What to work on
Give the entries again exactly; drop the pictures.

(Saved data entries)

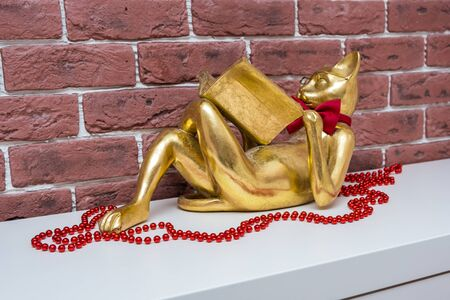 Golden cat reading a book lies on a white surface with red beads, living room interior.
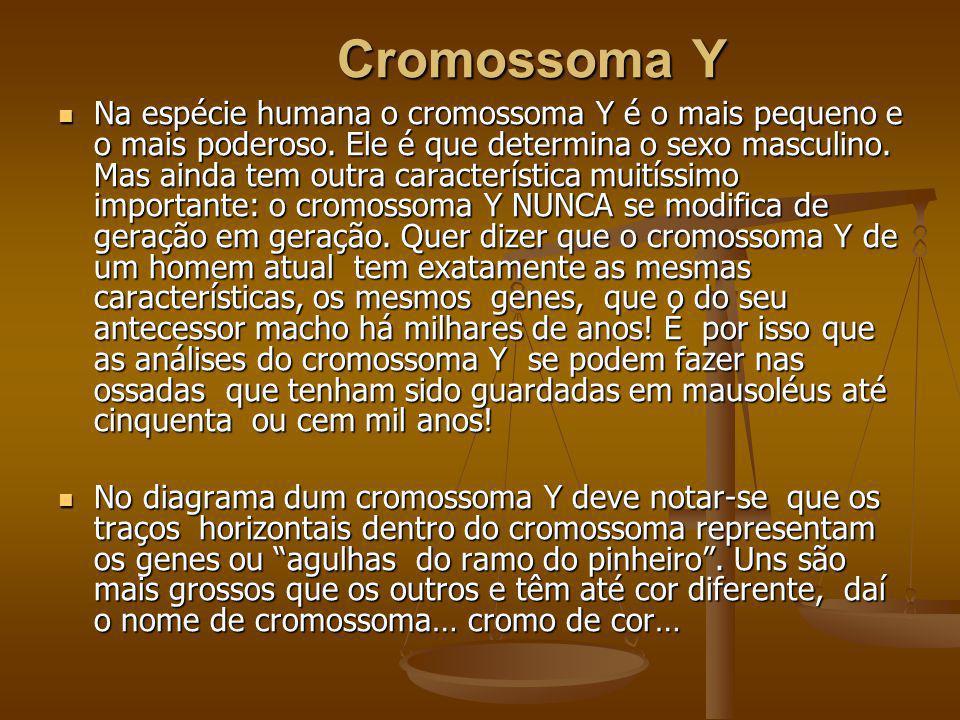 Cromossoma Y
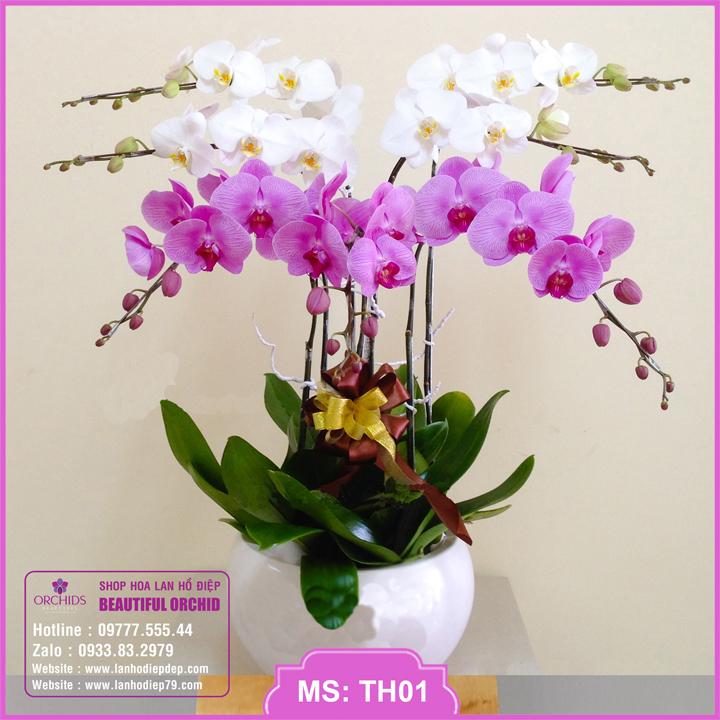 Chậu hoa lan hồ điệp trắng hồng 7 cành TH01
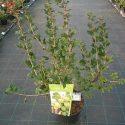 Egreš  Ribes uva-crispa Invicta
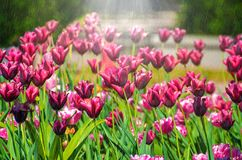 Rain on tulip of purple color in garden royalty free stock photo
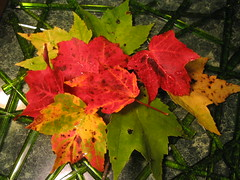 Preview of Wet Fall Foliage Bouquet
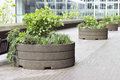 Barbican alley with plants Royalty Free Stock Photo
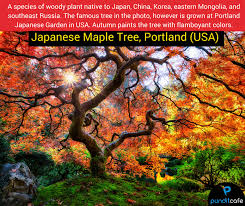 10 most beautiful trees in the world magical nature pundit cafe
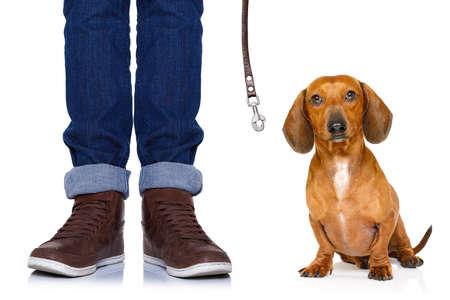 obediencia: Dachshund o perro de salchicha de espera para el propietario para jugar e ir a dar un paseo con correa, aislado en fondo blanco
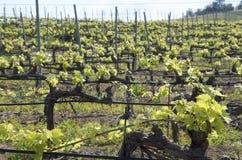 sicily vingårdar Royaltyfria Bilder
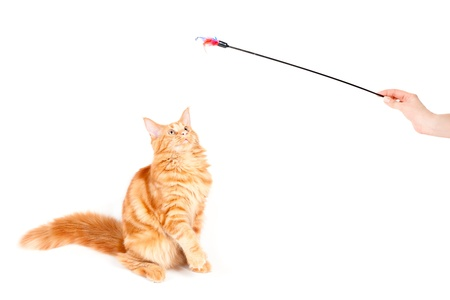 Red classic tabby Maine Coon cat looking at a feather toy Stock Photo - 12442032
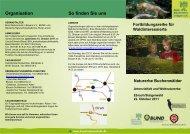 Naturerbe Buchenwälder - Nationalpark Steigerwald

Exercise response
 Golden cat reading a book lies on a white surface with red beads, living room interior.
 Cromossoma Y
 Chậu hoa lan hồ điệp trắng hồng 7 cành TH01
 Egreš  Ribes uva-crispa Invicta
 Rain on tulip of purple color in garden royalty free stock photo
 Preview of Wet Fall Foliage Bouquet
 Barbican alley with plants Royalty Free Stock Photo
 10 most beautiful trees in the world magical nature pundit cafe
 obediencia: Dachshund o perro de salchicha de espera para el propietario para jugar e ir a dar un paseo con correa, aislado en fondo blanco
 sicily vingårdar Royaltyfria Bilder
 Red classic tabby Maine Coon cat looking at a feather toy Stock Photo - 12442032
 Naturerbe Buchenwälder - Nationalpark Steigerwald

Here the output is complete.